§ Short exercise:
Revise the records from the line with "Out of all of" through the end, changing "blue shed door" to "blue door" and keeping everything else the same. Leave the pictures out of your answer.

[Records from a spatial question set]
____
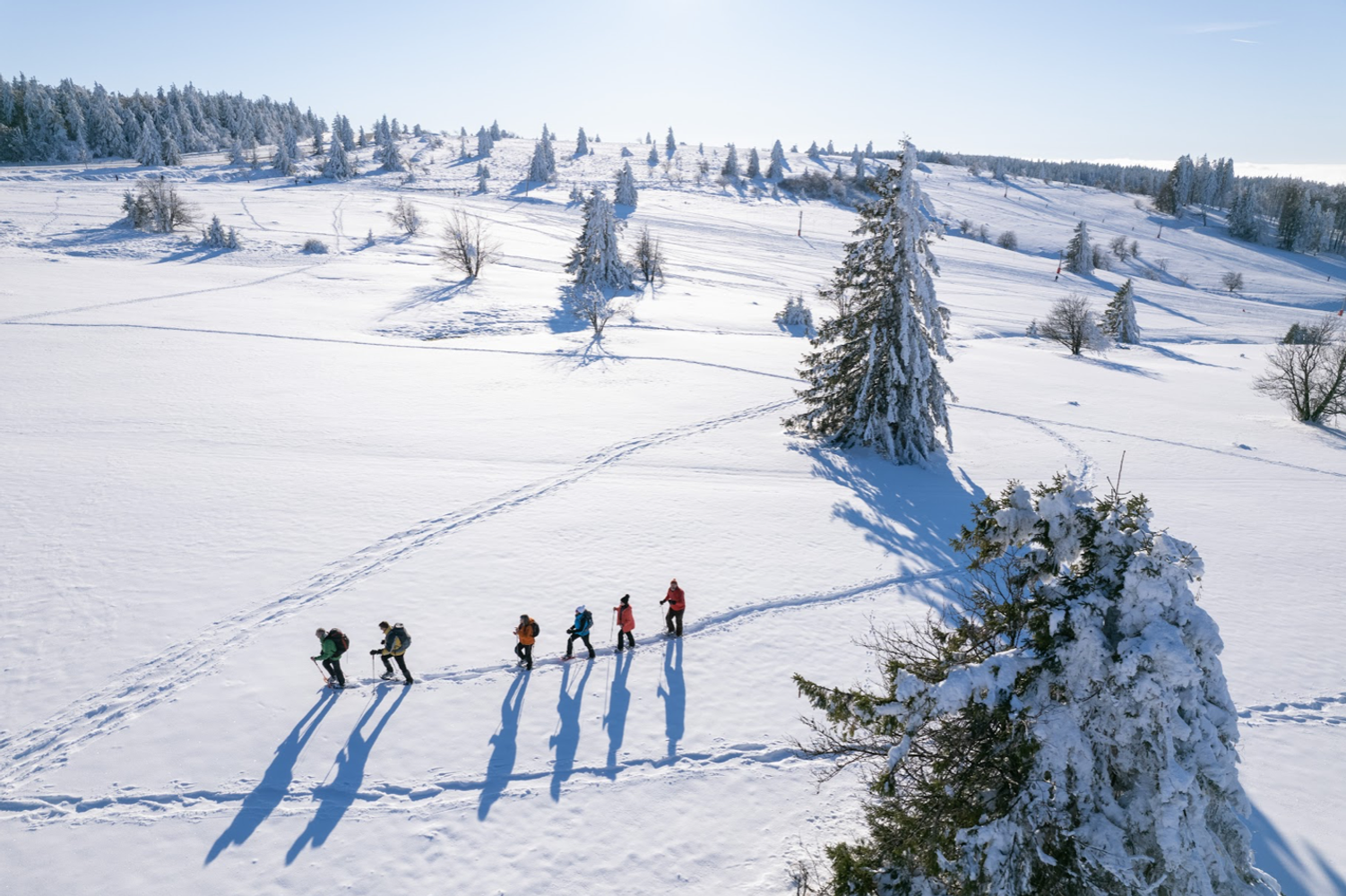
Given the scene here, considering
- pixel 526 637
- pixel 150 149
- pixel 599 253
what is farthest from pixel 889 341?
pixel 150 149

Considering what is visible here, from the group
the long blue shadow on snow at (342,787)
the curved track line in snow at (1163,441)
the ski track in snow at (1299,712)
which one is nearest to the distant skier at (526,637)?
the long blue shadow on snow at (342,787)

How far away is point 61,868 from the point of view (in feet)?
28.0

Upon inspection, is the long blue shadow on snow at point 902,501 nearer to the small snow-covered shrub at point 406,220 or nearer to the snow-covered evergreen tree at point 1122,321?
the snow-covered evergreen tree at point 1122,321

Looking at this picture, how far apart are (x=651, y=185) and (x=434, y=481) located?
99832mm

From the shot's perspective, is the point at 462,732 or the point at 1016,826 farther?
the point at 462,732

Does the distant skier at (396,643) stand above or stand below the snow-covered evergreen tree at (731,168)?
below

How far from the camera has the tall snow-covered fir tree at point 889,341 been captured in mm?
22750

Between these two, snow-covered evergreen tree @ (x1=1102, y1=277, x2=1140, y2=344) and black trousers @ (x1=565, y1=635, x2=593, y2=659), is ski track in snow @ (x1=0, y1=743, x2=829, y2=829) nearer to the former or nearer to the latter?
black trousers @ (x1=565, y1=635, x2=593, y2=659)

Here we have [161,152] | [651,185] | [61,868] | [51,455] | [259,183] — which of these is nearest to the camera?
[61,868]

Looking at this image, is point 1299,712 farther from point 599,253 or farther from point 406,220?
point 406,220

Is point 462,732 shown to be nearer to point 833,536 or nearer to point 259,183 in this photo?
point 833,536

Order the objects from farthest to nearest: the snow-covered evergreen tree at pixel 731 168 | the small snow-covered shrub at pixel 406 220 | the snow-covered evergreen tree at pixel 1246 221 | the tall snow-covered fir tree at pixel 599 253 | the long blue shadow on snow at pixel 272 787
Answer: the snow-covered evergreen tree at pixel 731 168, the snow-covered evergreen tree at pixel 1246 221, the small snow-covered shrub at pixel 406 220, the tall snow-covered fir tree at pixel 599 253, the long blue shadow on snow at pixel 272 787

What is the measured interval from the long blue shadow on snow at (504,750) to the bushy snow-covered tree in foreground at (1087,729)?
6.16 meters

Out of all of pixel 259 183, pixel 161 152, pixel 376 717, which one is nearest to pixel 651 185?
pixel 259 183
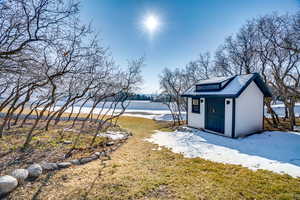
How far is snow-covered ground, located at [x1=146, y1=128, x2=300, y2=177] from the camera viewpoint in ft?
13.0

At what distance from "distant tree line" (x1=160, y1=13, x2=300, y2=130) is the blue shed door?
4.36 m

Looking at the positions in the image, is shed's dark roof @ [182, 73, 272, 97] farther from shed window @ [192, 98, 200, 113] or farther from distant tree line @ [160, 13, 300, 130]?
distant tree line @ [160, 13, 300, 130]

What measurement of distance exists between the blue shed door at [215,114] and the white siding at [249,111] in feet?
____
§ Exercise result:
Out of all of pixel 259 183, pixel 161 152, pixel 376 717, which one is nearest to pixel 651 185?
pixel 259 183
How far is snow-covered ground, located at [x1=146, y1=128, x2=300, y2=177] from the camera viewpoint in ft?
13.0

At what distance from "distant tree line" (x1=160, y1=13, x2=300, y2=130) is the blue door?
4.36 m

Looking at the positions in the image, is shed's dark roof @ [182, 73, 272, 97] farther from shed window @ [192, 98, 200, 113] or farther from distant tree line @ [160, 13, 300, 130]?
distant tree line @ [160, 13, 300, 130]

What measurement of distance exists between the blue door at [215,114] and the white siding at [249,111] in feet?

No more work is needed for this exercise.